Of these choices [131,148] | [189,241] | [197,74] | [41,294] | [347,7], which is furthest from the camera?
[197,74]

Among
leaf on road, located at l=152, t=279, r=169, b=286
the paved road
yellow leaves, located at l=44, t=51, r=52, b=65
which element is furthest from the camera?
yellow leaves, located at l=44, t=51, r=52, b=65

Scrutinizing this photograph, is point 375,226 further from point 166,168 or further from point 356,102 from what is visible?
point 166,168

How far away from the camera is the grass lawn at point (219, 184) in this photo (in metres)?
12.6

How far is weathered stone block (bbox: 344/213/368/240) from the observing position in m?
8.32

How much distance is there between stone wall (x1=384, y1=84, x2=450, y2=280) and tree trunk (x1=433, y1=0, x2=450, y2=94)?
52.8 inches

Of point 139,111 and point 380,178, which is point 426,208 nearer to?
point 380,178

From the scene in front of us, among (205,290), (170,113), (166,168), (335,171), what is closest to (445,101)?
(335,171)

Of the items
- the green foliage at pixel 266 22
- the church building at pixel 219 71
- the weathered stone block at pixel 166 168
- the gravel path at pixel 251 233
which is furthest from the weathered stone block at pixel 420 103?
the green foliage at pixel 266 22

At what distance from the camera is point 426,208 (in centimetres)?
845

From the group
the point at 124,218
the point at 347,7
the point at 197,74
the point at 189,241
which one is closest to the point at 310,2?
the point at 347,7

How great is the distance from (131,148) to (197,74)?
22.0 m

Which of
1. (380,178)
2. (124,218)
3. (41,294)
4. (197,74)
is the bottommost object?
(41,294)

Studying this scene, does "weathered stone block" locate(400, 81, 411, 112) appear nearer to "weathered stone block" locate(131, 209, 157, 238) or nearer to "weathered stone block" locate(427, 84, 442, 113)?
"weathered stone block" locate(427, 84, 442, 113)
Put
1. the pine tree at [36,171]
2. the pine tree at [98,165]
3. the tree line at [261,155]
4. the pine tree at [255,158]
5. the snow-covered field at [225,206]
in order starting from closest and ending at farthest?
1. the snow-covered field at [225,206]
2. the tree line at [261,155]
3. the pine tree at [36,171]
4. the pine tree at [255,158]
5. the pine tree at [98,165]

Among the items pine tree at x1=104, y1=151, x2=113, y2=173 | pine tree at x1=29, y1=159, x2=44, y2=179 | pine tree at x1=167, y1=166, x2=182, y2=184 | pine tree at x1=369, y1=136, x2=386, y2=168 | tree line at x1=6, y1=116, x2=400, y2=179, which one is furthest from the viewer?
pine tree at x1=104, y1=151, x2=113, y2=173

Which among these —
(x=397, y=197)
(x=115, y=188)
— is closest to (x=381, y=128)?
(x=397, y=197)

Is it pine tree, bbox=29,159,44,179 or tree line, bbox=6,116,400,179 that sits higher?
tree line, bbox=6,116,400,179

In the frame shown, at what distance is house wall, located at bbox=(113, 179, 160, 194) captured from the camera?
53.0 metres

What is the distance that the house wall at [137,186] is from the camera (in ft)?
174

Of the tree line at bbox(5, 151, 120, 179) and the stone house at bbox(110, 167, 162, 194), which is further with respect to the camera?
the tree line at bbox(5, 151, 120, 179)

Given task –
Copy out all of the entries above again, swapping every "camera" for "observer" and leaving everything else unchanged.

Response –
Of these choices [131,148] | [189,241] | [197,74] | [41,294] | [347,7], which is furthest from the observer?
[197,74]

Among
leaf on road, located at l=152, t=279, r=169, b=286
the paved road
yellow leaves, located at l=44, t=51, r=52, b=65
which element is furthest from the observer?
yellow leaves, located at l=44, t=51, r=52, b=65

Scrutinizing this photograph, is point 375,226 further from point 166,168 or further from point 356,102 from what is visible?
point 166,168

How far away from the observer is the grass lawn at point (219, 184) in this photo (in metres)?
12.6

How far is weathered stone block (bbox: 344/213/368/240) from the observing position in m?
8.32

How much distance is there between stone wall (x1=384, y1=84, x2=450, y2=280) and tree trunk (x1=433, y1=0, x2=450, y2=94)?
52.8 inches

Of point 139,111 and point 380,178, which is point 426,208 nearer to?
point 380,178

From the scene in front of us, among (205,290), (170,113), (166,168), (335,171), what is closest to (445,101)?
(335,171)

Of the items
- the green foliage at pixel 266 22
- the church building at pixel 219 71
- the weathered stone block at pixel 166 168
- the gravel path at pixel 251 233
which is furthest from the weathered stone block at pixel 420 103?
the green foliage at pixel 266 22

At what distance from the observer is point 426,208 (in centimetres)?
845

From the group
the point at 124,218
the point at 347,7
the point at 197,74
the point at 189,241
which one is closest to the point at 310,2?
the point at 347,7

How great is the distance from (131,148) to (197,74)?
22.0 m

Which of
1. (380,178)
2. (124,218)
3. (41,294)
4. (197,74)
is the bottommost object?
(41,294)

Studying this scene, does "weathered stone block" locate(400, 81, 411, 112) appear nearer to "weathered stone block" locate(131, 209, 157, 238) or nearer to "weathered stone block" locate(427, 84, 442, 113)?
"weathered stone block" locate(427, 84, 442, 113)
Put
1. the pine tree at [36,171]
2. the pine tree at [98,165]
3. the tree line at [261,155]
4. the pine tree at [255,158]
5. the snow-covered field at [225,206]
in order starting from closest and ending at farthest?
1. the snow-covered field at [225,206]
2. the tree line at [261,155]
3. the pine tree at [36,171]
4. the pine tree at [255,158]
5. the pine tree at [98,165]

Among the items pine tree at x1=104, y1=151, x2=113, y2=173 | pine tree at x1=29, y1=159, x2=44, y2=179 | pine tree at x1=167, y1=166, x2=182, y2=184 | pine tree at x1=369, y1=136, x2=386, y2=168 | tree line at x1=6, y1=116, x2=400, y2=179, which one is furthest from the viewer?
pine tree at x1=104, y1=151, x2=113, y2=173

Which among these —
(x=397, y=197)
(x=115, y=188)
— is closest to (x=381, y=128)?
(x=397, y=197)

Is it pine tree, bbox=29,159,44,179 or tree line, bbox=6,116,400,179 that sits higher?
tree line, bbox=6,116,400,179

In the frame shown, at what distance is house wall, located at bbox=(113, 179, 160, 194) captured from the observer?
53.0 metres

What is the distance that the house wall at [137,186] is from the observer (in ft)?
174

Of the tree line at bbox(5, 151, 120, 179) and the stone house at bbox(110, 167, 162, 194), which is further with respect to the observer?
the tree line at bbox(5, 151, 120, 179)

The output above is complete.